The fruits? She wasn’t serious, was she? Byron looked at his mother for a good long second. Oh, she was serious, all right. Goddamned fruits, a reminder to Byron that he was not only a California man but also a Caribbean American and would be plagued for the rest of his life by his mother’s inordinate attachment to black cake. But this was going too far. Now his mother was expecting her only son to risk his life by going back into their kitchen to pull a two-liter glass jar, sixty-eight ounces of ebony-colored slosh, out from behind the dried beans and rice and sugar and peppercorns, while a seismic event was in process, no less. Surely no good could come of this.

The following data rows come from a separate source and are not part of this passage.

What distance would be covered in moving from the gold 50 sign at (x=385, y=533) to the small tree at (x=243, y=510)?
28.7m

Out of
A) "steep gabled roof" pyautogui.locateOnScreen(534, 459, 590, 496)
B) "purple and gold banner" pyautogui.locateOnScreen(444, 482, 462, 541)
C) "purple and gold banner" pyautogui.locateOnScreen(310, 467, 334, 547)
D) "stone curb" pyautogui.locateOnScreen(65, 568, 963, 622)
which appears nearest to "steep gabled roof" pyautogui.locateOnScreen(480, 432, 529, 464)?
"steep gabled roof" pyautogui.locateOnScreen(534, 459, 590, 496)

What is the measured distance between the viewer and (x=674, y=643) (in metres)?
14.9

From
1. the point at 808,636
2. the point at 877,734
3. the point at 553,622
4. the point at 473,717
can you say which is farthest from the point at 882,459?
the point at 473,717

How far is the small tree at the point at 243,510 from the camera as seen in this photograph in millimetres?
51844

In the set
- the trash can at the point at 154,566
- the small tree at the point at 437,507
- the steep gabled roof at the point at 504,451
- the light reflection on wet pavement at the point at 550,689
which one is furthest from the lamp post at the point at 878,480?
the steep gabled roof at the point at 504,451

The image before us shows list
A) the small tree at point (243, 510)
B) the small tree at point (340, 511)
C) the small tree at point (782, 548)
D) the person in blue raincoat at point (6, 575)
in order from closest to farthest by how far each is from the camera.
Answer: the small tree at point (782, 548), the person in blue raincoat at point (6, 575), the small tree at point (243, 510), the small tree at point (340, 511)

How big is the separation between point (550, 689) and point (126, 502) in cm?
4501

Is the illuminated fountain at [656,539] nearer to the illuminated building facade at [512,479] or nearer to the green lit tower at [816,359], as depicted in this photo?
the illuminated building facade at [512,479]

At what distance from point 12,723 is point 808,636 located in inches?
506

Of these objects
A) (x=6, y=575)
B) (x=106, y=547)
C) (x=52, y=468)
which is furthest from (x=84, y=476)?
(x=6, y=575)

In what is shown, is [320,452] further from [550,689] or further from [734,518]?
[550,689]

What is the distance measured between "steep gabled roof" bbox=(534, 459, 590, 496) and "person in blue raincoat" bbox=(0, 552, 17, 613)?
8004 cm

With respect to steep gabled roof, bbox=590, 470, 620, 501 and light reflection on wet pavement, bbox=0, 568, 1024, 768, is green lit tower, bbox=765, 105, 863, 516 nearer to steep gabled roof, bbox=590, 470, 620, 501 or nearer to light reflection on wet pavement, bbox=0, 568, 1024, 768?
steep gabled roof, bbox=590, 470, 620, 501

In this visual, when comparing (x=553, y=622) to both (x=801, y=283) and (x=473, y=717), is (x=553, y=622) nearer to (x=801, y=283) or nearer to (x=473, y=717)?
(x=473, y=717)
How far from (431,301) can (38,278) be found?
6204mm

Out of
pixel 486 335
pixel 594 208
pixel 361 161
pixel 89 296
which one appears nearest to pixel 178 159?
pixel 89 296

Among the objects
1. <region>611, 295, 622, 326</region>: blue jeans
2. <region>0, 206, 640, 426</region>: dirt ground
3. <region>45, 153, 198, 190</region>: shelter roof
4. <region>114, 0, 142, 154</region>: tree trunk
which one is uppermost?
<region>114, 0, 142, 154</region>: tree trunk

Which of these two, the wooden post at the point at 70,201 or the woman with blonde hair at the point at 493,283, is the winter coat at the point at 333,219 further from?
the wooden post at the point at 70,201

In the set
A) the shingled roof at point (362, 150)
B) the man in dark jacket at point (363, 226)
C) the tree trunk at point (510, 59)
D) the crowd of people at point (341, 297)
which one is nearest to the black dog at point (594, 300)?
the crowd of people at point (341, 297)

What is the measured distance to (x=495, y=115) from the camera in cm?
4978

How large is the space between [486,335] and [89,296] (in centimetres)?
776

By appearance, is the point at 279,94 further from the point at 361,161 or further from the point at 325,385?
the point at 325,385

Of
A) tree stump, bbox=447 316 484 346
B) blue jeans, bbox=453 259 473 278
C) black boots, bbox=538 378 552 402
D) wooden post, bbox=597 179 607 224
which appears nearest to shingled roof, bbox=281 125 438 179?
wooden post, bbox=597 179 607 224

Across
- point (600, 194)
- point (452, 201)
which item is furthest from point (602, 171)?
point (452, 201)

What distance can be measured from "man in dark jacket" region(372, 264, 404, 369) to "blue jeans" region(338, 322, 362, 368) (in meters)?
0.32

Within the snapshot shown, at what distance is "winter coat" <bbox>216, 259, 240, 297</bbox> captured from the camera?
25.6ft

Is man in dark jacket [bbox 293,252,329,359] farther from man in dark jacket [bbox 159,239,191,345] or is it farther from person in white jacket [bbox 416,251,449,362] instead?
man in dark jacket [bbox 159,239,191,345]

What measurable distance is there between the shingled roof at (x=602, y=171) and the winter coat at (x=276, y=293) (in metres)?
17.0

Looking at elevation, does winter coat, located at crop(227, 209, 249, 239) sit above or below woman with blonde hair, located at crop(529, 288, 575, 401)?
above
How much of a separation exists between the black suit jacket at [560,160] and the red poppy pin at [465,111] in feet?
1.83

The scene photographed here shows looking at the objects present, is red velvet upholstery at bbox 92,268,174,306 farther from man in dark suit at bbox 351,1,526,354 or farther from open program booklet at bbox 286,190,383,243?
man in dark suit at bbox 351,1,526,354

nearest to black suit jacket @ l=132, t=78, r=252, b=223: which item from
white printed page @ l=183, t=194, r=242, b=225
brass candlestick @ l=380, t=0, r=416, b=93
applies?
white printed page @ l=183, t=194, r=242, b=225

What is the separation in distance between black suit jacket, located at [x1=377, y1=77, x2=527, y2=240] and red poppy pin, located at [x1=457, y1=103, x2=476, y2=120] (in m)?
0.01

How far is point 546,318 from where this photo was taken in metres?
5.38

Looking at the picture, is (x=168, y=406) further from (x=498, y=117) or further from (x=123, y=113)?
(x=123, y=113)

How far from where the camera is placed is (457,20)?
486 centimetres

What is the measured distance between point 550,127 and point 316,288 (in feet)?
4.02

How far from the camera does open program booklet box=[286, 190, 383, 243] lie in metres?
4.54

Byron is smiling now at the memory. He is still standing there with the jar of fruit and rum when Benny and Marble walk into the kitchen. One sister looks like their father, the other is the spitting image of their mother, but the expressions on their faces are identical as their eyes rest on the jar. The two half sisters turn their heads toward each other and when they turn back to look at Byron, their mouths are open in twin smiles. And he starts to talk about Ma.

Later, Byron will find the women with the jar open and a tablespoon of the mixture poured into a saucer. They will be taking turns scribbling on the same piece of paper. When Byron walks over to them, they will not look up at him, they will not seem to notice him standing there until he puts an arm around Benny’s shoulders.